_EXTRAIT CHOISI_
+++++

La mission souhaite aussi étendre les interventions des dispositifs de soins spécialisés. Il s’agit par exemple de poursuivre, avec l’appui des agences régionales de santé, le déploiement des équipes de liaison et de soins en addictologie dans les établissements de santé, notamment dans ceux autorisés en psychiatrie et en médecine d’urgence. Dans ce même ordre d’idées, Danièle Jourdain Menninger entend développer les dispositifs mobiles « Caarud » (centres d’accueil et d’accompagnement à la réduction des risques pour usagers de drogues) en milieu rural.
Par ailleurs, le plan souligne la nécessité d’adapter les stratégies thérapeutiques. Cela passera notamment par la diffusion de la thérapie familiale multidimensionnelle, qui s’adressera aux adolescents « les plus en difficulté avec leur consommation de cannabis, notamment ceux présentant des troubles psychiatriques ». Elle sera ainsi proposée dans quelques consultations jeunes consommateurs et dans les structures de la PJJ, tant en milieu ouvert qu’en milieu fermé. Autres mesures prévues : proposer des offres d’accompagnement et de prise en charge en ligne, favoriser le recours aux groupes d’entraide en améliorant leur visibilité auprès des professionnels et des personnes souffrant d’addictions et en développant des partenariats entre ces groupes et les structures de prévention et de soins…
Une approche collective de la réduction des risques sanitaires (grossesses non désirées, violences…) et sociaux (précarisation de la situation sociale, par exemple) doit s’accompagner d’une offre de réponses individualisées permettant de faire face aux besoins de chaque usager de drogues, explique la MILDT. Pour ce faire, elle entend accorder une « plus grande place » aux actions qui permettent d’aller à la rencontre des usagers les plus précaires. La mission confirme en outre qu’elle va expérimenter l’« ouverture d’une salle de consommation à moindre risque à Paris dans un premier temps, puis dans une ou deux autres villes, sur la durée du plan » (2). Elle entend également construire un « programme intégré de prévention et de prise en charge des troubles liés aux conséquences des conduites addictives sur les femmes enceintes et la périnatalité » pour l’expérimenter « dans une ou deux régions marquées par des indicateurs péjoratifs de consommation d’alcool des femmes ».

+++++

_À FAIRE_
• a. Relevez tous les sigles qui figurent dans l'extrait sur la prise en charge des addictions.
• b. Reprenez l'extrait sur la prise en charge des addictions après sa dernière phrase, en prolongeant son propos.

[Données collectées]

+++++

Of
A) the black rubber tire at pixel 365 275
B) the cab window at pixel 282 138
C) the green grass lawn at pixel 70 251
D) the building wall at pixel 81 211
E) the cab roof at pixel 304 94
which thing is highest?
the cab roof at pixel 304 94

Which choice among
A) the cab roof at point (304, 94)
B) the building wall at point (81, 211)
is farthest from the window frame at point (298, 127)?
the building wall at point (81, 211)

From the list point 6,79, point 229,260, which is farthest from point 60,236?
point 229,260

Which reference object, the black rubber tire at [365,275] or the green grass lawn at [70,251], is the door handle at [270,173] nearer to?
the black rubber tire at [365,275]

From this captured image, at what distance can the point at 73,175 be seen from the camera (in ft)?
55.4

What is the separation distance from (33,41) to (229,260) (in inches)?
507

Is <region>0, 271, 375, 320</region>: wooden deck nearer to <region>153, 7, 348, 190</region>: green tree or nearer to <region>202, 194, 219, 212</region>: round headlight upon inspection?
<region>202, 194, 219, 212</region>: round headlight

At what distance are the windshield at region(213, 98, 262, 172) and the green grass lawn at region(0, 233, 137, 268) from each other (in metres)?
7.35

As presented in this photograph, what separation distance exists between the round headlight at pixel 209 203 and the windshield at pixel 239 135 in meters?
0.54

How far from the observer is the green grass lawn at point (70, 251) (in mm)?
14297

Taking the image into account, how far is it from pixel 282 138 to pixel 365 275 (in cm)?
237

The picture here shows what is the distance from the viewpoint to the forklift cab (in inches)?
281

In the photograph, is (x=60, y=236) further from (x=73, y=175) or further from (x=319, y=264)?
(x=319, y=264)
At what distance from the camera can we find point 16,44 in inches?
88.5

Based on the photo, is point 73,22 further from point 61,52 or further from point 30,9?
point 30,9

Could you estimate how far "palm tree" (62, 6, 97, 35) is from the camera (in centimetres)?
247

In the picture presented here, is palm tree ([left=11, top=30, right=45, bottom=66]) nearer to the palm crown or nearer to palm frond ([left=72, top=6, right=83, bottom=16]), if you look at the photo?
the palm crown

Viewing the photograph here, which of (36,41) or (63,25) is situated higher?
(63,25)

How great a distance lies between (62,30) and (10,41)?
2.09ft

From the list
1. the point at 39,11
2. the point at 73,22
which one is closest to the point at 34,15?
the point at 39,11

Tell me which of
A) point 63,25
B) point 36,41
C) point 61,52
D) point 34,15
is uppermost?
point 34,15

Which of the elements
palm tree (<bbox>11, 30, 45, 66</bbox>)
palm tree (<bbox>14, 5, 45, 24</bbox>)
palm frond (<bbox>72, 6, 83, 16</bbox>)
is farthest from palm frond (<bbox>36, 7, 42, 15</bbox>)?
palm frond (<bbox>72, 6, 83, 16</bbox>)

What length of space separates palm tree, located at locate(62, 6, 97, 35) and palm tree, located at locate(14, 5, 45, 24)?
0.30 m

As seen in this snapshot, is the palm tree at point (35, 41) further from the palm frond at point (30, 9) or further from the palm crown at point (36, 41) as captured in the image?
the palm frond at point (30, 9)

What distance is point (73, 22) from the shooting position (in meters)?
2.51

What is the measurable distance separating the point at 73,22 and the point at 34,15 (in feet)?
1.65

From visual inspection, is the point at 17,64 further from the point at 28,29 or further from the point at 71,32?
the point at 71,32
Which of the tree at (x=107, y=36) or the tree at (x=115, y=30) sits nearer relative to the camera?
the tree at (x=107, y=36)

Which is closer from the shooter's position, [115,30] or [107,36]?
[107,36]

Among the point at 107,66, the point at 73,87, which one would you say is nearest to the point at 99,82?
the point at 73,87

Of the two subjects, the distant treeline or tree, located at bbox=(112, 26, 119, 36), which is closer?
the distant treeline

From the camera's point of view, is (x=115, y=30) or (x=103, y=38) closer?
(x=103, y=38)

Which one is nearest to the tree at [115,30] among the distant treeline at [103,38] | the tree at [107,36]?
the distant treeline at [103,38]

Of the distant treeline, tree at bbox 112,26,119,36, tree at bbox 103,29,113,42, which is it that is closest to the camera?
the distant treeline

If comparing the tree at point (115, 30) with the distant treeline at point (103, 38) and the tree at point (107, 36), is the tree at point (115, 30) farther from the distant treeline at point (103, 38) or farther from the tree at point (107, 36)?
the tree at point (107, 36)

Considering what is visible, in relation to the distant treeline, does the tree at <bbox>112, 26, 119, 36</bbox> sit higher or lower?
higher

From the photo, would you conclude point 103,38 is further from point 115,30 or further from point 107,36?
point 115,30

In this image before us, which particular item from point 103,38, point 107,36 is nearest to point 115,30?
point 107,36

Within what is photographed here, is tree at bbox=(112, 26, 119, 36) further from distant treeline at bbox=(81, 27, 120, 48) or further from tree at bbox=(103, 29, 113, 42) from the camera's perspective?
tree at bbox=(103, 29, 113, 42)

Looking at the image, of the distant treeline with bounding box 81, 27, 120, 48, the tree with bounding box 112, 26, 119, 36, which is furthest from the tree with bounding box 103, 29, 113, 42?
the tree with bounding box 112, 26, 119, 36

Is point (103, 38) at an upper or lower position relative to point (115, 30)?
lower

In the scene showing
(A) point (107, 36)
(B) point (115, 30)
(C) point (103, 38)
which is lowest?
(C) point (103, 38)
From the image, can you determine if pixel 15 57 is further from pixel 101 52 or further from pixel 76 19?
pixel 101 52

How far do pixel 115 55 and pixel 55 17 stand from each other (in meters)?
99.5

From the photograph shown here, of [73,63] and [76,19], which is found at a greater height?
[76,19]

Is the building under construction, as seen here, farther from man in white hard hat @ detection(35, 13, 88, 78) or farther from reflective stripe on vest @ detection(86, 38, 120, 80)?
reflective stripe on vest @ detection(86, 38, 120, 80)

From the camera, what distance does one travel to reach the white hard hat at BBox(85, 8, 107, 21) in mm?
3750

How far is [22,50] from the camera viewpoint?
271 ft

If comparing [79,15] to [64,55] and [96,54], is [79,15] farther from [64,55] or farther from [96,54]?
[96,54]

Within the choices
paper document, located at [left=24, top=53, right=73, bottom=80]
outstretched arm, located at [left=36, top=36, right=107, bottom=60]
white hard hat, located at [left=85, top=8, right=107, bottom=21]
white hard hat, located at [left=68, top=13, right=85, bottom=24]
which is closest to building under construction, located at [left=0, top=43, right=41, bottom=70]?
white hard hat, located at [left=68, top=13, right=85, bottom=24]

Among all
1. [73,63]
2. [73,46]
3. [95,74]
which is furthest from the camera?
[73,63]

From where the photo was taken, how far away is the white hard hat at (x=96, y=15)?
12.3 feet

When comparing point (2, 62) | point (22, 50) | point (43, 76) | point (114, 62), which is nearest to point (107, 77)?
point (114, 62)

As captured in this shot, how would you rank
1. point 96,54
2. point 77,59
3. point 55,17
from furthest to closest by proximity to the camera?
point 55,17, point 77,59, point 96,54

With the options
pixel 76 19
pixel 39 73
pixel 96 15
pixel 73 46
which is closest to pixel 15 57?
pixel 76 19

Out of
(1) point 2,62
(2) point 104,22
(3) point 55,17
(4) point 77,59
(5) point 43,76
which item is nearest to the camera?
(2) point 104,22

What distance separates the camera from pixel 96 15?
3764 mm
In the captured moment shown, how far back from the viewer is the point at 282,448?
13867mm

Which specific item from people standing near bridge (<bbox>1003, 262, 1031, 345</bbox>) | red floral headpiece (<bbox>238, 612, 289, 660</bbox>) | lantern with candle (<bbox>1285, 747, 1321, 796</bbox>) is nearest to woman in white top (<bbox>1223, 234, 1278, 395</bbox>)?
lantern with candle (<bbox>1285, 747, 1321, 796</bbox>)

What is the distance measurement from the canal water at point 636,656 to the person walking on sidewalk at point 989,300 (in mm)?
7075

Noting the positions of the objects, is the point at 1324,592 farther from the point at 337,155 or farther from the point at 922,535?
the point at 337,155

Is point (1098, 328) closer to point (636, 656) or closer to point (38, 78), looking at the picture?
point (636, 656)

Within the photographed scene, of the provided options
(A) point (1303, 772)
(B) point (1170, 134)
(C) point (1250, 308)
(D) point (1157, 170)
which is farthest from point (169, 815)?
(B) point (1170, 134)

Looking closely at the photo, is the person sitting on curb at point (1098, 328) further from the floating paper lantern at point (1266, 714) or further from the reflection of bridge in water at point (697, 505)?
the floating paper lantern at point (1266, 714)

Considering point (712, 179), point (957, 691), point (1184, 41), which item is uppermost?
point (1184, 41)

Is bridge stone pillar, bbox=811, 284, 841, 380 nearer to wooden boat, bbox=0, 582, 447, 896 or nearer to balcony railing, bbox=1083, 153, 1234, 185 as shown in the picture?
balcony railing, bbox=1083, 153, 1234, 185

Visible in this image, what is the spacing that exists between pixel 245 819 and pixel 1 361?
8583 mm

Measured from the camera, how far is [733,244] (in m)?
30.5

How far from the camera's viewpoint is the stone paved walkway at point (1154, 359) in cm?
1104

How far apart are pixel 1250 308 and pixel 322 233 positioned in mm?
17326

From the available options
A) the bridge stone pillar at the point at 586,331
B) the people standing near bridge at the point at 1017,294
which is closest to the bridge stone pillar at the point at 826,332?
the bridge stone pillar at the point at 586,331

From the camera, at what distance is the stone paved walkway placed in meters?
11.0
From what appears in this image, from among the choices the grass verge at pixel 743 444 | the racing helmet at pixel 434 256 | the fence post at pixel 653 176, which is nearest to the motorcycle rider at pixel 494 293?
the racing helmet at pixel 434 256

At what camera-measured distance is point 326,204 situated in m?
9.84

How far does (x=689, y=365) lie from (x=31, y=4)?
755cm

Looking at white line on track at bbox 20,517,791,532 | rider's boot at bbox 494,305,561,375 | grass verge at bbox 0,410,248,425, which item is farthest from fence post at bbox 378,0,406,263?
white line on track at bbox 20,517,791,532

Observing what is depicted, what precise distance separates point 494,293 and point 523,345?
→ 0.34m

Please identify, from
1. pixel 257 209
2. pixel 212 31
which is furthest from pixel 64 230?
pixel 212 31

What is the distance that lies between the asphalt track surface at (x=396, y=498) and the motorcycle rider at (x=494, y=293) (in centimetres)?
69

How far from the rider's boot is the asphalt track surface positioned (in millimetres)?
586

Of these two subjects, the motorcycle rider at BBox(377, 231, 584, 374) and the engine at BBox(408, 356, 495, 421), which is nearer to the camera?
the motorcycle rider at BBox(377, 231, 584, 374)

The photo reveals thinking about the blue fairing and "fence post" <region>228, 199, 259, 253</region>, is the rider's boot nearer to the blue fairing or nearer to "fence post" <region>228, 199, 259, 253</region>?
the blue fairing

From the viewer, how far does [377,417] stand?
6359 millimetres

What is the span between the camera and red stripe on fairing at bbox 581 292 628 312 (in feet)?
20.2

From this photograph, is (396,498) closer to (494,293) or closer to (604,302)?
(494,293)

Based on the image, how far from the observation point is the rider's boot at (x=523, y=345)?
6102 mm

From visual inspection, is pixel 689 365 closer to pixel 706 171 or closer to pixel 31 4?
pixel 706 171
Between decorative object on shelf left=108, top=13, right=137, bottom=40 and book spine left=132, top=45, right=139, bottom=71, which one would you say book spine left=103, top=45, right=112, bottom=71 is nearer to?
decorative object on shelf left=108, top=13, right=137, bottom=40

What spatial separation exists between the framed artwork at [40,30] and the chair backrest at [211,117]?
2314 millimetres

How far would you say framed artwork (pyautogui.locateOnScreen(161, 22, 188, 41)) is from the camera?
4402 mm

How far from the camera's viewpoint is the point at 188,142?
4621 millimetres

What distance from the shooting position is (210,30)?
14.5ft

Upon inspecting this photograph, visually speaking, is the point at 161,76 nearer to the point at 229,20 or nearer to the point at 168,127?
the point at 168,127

+++++

_EXERCICES CORRIGÉS_
• a.
- Caarud
- PJJ
- MILDT

• b.
Enfin, la mission va promouvoir des « aides au logement durable » sur la base des outils préconisés par le plan pluriannuel de lutte contre la pauvreté et pour l’inclusion sociale (3). L’idée, pour elle, est de « parvenir à assurer un lieu de résidence stable aux personnes pour permettre la prise en charge du soin, soit par un hébergement, soit par un logement, en fonction de leurs besoins et capacités (contributives notamment) ». Elle souhaite également améliorer l’organisation de la prise en charge des addictions en détention, notamment au moment de la sortie.
(1) L’intégralité du plan est disponible sur
(2) Ce dispositif, qui s’appuiera sur la base de textes actuellement en cours de préparation, a trois objectifs : faire entrer les usagers de drogue dans un processus de soins et de réduction des risques, limiter les risques de surdose et d’infection, et réduire les nuisances et troubles à l’ordre public.